LONDON - Fashion retailer French Connection aims to break even or post a profit by January 2015 as growing online sales help it recover from a loss last year, the company said on Wednesday.

French Connection spent 1.3 million pounds closing underperforming stores last year, but said it had already seen better performance in 2013, helped by its online business which now accounts for over 10 percent of British and European sales.

French Connection Spring-Summer 2013 (photo: French Connection)

The British company posted an underlying pretax loss of 7.2 million pounds ($10.7 million) for the year to end-January, compared with a pretax profit of 4.6 million pounds for the previous year.

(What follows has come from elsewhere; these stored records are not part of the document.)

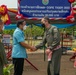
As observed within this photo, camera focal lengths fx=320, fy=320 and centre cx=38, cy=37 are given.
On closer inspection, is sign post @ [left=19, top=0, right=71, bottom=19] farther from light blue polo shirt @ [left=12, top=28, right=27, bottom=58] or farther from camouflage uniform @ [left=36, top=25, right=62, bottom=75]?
light blue polo shirt @ [left=12, top=28, right=27, bottom=58]

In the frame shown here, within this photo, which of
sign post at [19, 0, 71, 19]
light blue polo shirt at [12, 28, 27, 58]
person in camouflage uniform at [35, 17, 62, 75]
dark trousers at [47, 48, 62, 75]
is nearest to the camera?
light blue polo shirt at [12, 28, 27, 58]

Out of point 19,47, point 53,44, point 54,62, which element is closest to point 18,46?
point 19,47

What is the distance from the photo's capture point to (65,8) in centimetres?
1260

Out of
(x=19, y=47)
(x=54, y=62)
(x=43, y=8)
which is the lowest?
(x=54, y=62)

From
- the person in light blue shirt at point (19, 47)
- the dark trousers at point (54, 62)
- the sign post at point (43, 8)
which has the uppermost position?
the sign post at point (43, 8)

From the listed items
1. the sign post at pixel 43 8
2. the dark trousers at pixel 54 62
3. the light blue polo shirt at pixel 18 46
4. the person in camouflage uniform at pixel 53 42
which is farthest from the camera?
the sign post at pixel 43 8

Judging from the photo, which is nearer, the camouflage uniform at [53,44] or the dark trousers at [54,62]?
the camouflage uniform at [53,44]

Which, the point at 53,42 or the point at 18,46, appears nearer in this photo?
the point at 18,46

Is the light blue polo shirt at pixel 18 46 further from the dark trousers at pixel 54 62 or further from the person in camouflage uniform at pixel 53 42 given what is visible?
the dark trousers at pixel 54 62

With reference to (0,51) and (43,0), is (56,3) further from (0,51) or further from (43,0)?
(0,51)

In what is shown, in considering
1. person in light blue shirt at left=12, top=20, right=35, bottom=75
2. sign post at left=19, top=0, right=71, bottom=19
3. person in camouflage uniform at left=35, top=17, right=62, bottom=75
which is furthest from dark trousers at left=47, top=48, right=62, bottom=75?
sign post at left=19, top=0, right=71, bottom=19

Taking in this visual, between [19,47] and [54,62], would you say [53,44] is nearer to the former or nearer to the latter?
[54,62]

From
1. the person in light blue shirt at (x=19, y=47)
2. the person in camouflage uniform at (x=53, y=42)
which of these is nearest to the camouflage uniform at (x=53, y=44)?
the person in camouflage uniform at (x=53, y=42)

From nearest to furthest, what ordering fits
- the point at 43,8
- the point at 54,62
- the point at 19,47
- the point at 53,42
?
1. the point at 19,47
2. the point at 53,42
3. the point at 54,62
4. the point at 43,8
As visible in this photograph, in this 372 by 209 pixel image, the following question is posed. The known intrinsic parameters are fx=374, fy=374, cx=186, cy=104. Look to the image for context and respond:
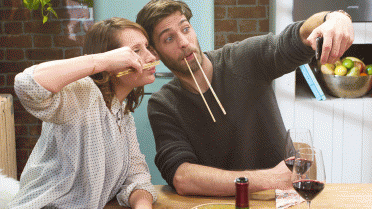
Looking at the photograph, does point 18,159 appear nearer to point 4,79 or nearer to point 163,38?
point 4,79

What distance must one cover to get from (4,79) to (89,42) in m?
2.03

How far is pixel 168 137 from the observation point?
144 centimetres

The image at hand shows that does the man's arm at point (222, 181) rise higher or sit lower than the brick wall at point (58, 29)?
lower

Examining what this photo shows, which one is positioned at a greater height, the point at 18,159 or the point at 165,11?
the point at 165,11

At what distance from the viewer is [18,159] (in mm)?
3129

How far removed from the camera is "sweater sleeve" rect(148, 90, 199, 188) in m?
1.34

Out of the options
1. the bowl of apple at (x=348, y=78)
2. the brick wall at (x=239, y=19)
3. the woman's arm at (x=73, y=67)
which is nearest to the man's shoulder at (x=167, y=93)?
the woman's arm at (x=73, y=67)

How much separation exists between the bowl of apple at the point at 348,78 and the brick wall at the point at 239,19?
798 mm

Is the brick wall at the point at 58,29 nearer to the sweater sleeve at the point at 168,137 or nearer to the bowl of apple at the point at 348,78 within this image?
the bowl of apple at the point at 348,78

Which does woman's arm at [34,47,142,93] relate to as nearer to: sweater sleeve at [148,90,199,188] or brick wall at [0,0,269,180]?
sweater sleeve at [148,90,199,188]

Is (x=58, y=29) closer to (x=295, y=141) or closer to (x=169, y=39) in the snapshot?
(x=169, y=39)


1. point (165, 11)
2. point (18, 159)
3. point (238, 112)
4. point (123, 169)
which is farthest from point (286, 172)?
point (18, 159)

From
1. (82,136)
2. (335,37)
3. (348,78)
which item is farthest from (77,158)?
(348,78)

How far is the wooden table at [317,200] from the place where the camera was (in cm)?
112
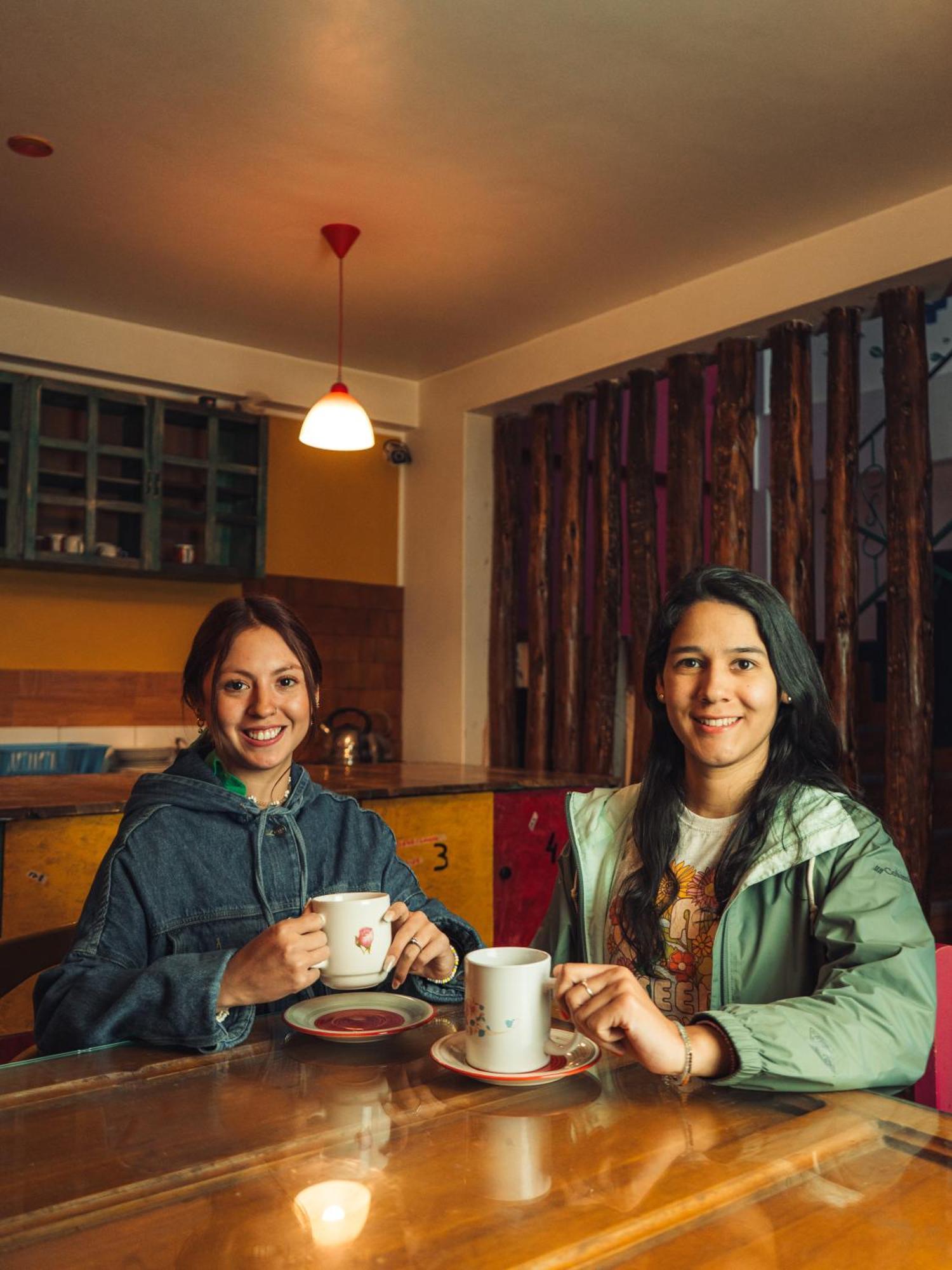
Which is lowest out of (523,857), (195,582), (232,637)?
(523,857)

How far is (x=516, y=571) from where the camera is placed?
5445 millimetres

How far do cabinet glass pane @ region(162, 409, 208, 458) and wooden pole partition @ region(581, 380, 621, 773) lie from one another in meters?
1.80

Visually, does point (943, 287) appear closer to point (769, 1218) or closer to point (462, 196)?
point (462, 196)

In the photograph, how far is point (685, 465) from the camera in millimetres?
4512

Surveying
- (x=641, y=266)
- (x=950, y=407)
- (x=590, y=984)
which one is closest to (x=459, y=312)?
(x=641, y=266)

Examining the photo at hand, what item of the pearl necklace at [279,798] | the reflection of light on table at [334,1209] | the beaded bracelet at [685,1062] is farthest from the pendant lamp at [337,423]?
the reflection of light on table at [334,1209]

Full-year revenue slumped 8 percent as like-for-like sales declined 7.4 percent in French Connection's core British and European market, where worries over unemployment and austerity measures have led consumers to keep a tight rein on spending, and 4.1 percent in North America.

"We've seen improvements in trading but we expect those to build through 2013. Our overall target is to reach breakeven - at least breakeven - by January 2015," chief operating officer Neil Williams told Reuters.

"One place that we have been continuing to invest and invest more is on the e-commerce side. We're expanding the marketing we're doing, we're expanding the number of people we've got on that side of the business just because that's the way people want to shop so you've got to be there and doing a good job."

The group has also reduced inventory levels, redesigned product ranges and increased the flexibility of its buying teams as well as reviewing pricing as part of a plan to restore the fortunes of its retail division.

In implementing these measures, the group is on the right track, but the process may take a little longer than the planned two years, said Cantor Fitzgerald retail analyst Freddie George.

"My hunch is that over time they're going to have to be a bit more radical on the restructuring going forward ... When people go in there to buy products they have been historically put off by the prices," said George.

The British company, previously known for its FCUK brand of clothing and accessories, warned in January it would make a bigger loss for the full year than the 5.47 million pounds analysts were expecting according to Thomson Reuters I/B/E/S.

French Connection's shares dropped 11 percent after the warning, having lost as much as 23 percent in September when it reported a half-year loss. The stock was trading 6.1 percent higher at 26 pence by 0910 GMT on Wednesday.

Zara owner Inditex posted 22 percent growth in net profit as it tapped fashion-hungry consumers in new markets even as austerity-hit shoppers in Europe tightened their belts.